Work item:
Pick up the news article on the Class of 1938 travel scholarships after its final sentence and continue writing it.

Page excerpt:
────

Five Awarded Class of 1938 Travel Scholarships
May 2, 2011
Five Carolina students have received UNC Class of 1938 travel fellowships for research abroad this summer.
The students were chosen from 37 applicants who submitted proposals for projects outside the U.S. Selection is based on the quality of applicants’ proposals, financial need and academic purpose. Each will receive $5,000.
Four of the students received 2011 Class of 1938 Summer Study Abroad Fellowships. Chosen by committees that included members of the class of 1938 and former fellows, the recipients are Morgan Abbott of Raleigh; Njeri Mugure Mwangi of Fitchburg, Mass,; Benjamin Rosado of Wilmington; and Carolyn Treasure of Knoxville, Tenn.
Camila Salvo-Lewis of Carrboro, a student in the School of Nursing, received the class of 1938’s Charles H. and Margaret M. Witten Travel Award, also $5,000.
Every year since 1975, an endowment created by UNC’s class of 1938 has funded independent projects abroad by UNC students. Class members, who lived through and lost friends to World War II, created the endowment to help foster international understanding and promote world peace.
“These exceptional students embody the spirit of the gift from the class of 1938,” said Jane Rosenberg ’72, assistant director for international student and exchange visitor services, through which the fellowships are awarded. “We eagerly await their return so they can describe their experiences for the UNC and local communities.”

────

Data records:
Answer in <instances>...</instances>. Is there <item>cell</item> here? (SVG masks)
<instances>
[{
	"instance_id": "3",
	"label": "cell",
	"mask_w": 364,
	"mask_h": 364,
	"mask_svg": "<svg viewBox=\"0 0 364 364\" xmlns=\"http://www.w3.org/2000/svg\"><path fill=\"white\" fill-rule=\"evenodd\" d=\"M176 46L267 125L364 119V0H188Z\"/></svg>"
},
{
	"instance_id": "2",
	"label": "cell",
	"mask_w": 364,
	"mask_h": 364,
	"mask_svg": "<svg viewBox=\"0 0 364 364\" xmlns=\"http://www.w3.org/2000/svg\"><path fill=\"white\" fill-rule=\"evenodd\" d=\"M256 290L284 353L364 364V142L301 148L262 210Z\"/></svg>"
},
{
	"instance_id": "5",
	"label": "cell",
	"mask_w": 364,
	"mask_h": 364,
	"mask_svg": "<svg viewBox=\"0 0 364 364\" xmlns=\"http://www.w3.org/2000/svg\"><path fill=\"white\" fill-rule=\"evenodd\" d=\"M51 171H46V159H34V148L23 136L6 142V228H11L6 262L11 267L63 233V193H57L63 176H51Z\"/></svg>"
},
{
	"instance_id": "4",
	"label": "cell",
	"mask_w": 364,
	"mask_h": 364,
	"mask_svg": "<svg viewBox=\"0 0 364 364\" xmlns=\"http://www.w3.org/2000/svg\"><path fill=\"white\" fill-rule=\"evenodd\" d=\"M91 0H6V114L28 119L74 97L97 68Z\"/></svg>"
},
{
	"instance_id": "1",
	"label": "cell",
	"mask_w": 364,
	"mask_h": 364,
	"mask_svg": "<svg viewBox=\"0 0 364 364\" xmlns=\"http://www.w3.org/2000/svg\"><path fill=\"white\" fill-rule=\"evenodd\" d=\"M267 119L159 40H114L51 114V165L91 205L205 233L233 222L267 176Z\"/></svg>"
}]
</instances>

────

Output:
All of the students selected are rising seniors at Carolina. They are:
- Abbott, a public policy and religious studies major with an entrepreneurship minor, has volunteered in New Life Homes for children in Kenya since 2007 and founded the group Carolina for Amani to raise funds for the homes. With her fellowship, she will visit Kenya for two months, researching policies that foster inadequate care and trafficking of handicapped orphan babies and children. She plans to write an honors thesis on her findings that exposes the extent of the problem and suggests solutions.
- Mugure Mwangi, who was born in Nairobi, Kenya, is majoring in political science and global studies, with a focus on Africa. She will help with the nonprofit Keyhole Garden Project in Kenya, which aims to increase food security and improve nutrition for AIDS orphans by constructing community vegetable gardens. She wants to expand the project, teaching residents and schoolchildren how to start kitchen gardens and holding classes about nutrition and food sanitation. She will charge her students with teaching what they learned to other community members.
- Rosado, who is majoring in psychology and global studies with emphasis on Latin American health, will interview people in the western highlands of Guatemala about mental health, asking for their perceptions of depression. A nonprofit that provides humanitarian aid in the region may benefit from his findings, as the information gathered might point to ways to expand its services. Rosado also plans to seek information from mental health professionals about advancements and shortcomings in Guatemala’s mental health system. His research and findings will become the topics of his senior honors thesis.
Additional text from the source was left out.